23.2.09

Diz o fundamentalista do ambiente: deviam proibir o carnaval


É o restolho da folia carnavalesca. Pelo chão, um montão de serpentinas e confettis em estado cadavérico. À espera da decomposição que tarda, ou que venham os homens do lixo, em horas extraordinárias, recolher as sobras da folgança. Nem é a sujidade espalhada pelas ruas que aflige o exército de vigilantes do ambiente. É pensar nas resmas de papel gastas para produzir as serpentinas e confettis, é pensar nas árvores abatidas para a populaça engatilhar na galhofa carnavalesca.

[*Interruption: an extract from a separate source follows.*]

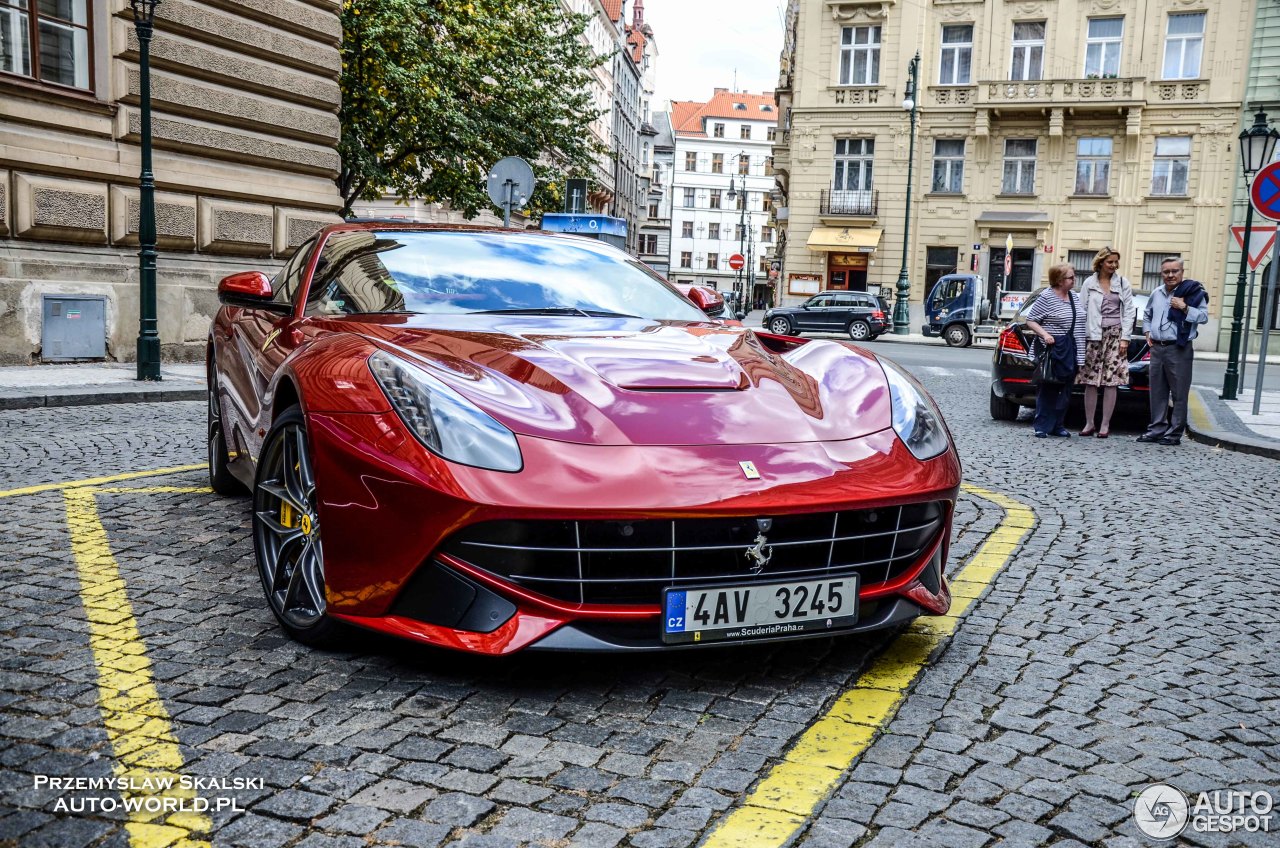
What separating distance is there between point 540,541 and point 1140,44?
40.8m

É inquietante que a seita que zela pela protecção do meio ambiente ainda não tenha protestado contra o carnaval. Não acredito que sejam adoradores dos corsos de carnaval, que a estética por onde militam não costuma sorrir para a estética típica da folia carnavalesca. Será apenas distracção? Será, afinal, que os sacerdotes do meio ambiente não são tão infalíveis, como gostam de se apresentar, na batalha pela preservação do ambiente e deixaram escapar o carnaval como atentado gritante ao ambiente que eles sacralizam?


Neste tempo de proibições fáceis, este podia ser o mote ideal para mais uma. A turba devia inclinar-se perante os imperativos que perfumam os horizontes. O que está na moda, sabemo-lo tão bem, é o ambientalismo. Se o carnaval fosse denunciado como culpado de um crime ambiental hediondo – por decepar a vida de sabe-se lá quantas árvores, pelas tintas tóxicas que vão impregnar de cor os confettis e as serpentinas, pela abundância de lixo a esvoaçar pelas cidades no rescaldo dos corsos e da zoeira das crianças encafuadas nos disfarces de carnaval – a populaça haveria de ser convencida a deixar de festejar o carnaval. Nem que fosse pela força de uma proibição entoada por lei.

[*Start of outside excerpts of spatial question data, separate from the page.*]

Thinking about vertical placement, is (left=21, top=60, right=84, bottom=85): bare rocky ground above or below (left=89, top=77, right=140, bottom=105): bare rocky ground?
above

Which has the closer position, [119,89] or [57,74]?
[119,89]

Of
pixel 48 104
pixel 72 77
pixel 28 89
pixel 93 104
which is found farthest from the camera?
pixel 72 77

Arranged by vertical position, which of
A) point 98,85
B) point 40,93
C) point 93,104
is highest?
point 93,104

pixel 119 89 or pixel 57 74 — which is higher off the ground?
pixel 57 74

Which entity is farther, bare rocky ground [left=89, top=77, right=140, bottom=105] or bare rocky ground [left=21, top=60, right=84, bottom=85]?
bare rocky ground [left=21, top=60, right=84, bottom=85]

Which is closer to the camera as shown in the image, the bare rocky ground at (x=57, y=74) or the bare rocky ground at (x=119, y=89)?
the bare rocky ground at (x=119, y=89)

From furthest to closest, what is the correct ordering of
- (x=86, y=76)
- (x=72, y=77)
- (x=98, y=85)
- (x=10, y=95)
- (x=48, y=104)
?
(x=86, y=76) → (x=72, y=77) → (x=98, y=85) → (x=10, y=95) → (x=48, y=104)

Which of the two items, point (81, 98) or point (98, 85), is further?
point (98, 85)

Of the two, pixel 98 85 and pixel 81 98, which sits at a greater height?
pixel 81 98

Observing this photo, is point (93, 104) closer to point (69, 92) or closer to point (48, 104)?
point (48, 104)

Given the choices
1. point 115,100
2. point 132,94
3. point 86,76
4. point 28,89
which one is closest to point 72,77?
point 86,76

Podia haver quem protestasse contra a proibição. Atentado às tradições estabelecidas, diriam. Outros, menos sensíveis à problemática ambiental, gritariam contra o atropelo do que devia ser o constitucional direito do povo foliar. A luz acende-se: a militância do fundamentalismo ecológico faz-se muito à esquerda, mesmo à extrema-esquerda. Ora, destas franjas espera-se doutrina amigável do povo. O mesmo povo que por estes dias de crise tão funda anda carente de entretenimento, mais ainda do que em tempos de acalmia. Eis o dilema dos sacerdotes do ambiente: entre a causa ambientalista que os levaria a aconselhar a proibição do carnaval e outra militância sagrada, nem que seja por oportunismo, a aliança com o povo.

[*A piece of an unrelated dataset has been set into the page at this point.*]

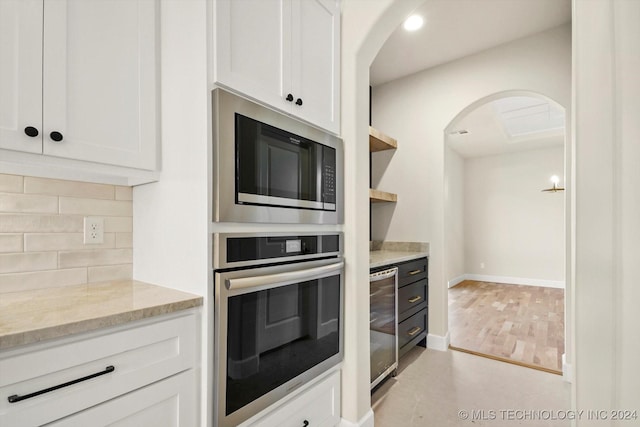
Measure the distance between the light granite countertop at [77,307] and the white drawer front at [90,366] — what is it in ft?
0.14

Tenho que admitir a admiração por estas esquerdas radicais. Como eles prescindem das preferências individuais, levados à resignação diante dos imperativos das causas que dizem defender. No conflito entre causas, sufocam a que gostariam de fazer vingar (o ambiente) porque a outra traduz o oportunista clamor que é a voz que se faz ouvir (não ofender os interesses do povo). Pela estética carnavalesca (ou, dir-se-ia melhor, pela sua anti-estética), a gente que frequenta a paisagem da extrema-esquerda teria mais um motivo para se atiçar contra o carnaval. Entre os dois imperativos que chocam de frente, à extrema-esquerda sobra o dever irrecusável de ser porta-voz dos interesses da populaça oprimida pelo grande capital. A populaça encontra nos desfiles de carnaval uma válvula de escape contra as opressões diárias da sociedade do consumo. Abra-se uma excepção que admite um atentado ao meio ambiente. O ambientalismo sabe ter um rosto humano.


Estas esquerdas chiques e menos chiques que se julgam activistas únicas do ambientalismo são acometidas por um mal esquizofrénico. Aos dias ímpares são mentoras do ambientalismo que ninguém (imperativo categórico tão típico delas) pode recusar. Aos dias pares esquecem-se da adoração ambiental para se investirem na condição de supremas defensoras dos interesses do povo. Mesmo que nessa condição tenham que fazer tábua rasa da veia ecológica, pois aos dias pares essa veia é estancada pelo garrote do oportunismo.


Os ingénuos que abram os olhos. Os sacerdotes do ambientalismo são um embuste. Não deviam estar na linha da frente contra a poluição e os atentados cometidos contra a natureza? Como explicam o seu comprometedor silêncio ao fazerem de conta que não existe carnaval? Não contam as muitas árvores abatidas para que as fábricas de celulose produzam a matéria-prima para os confettis e serpentinas que vão encharcar as ruas de poluição? Aquela gente, sempre tão senhora das suas certezas estéticas, não se pronuncia sobre a poluição visual que desfila a rodos nos corsos carnavalescos?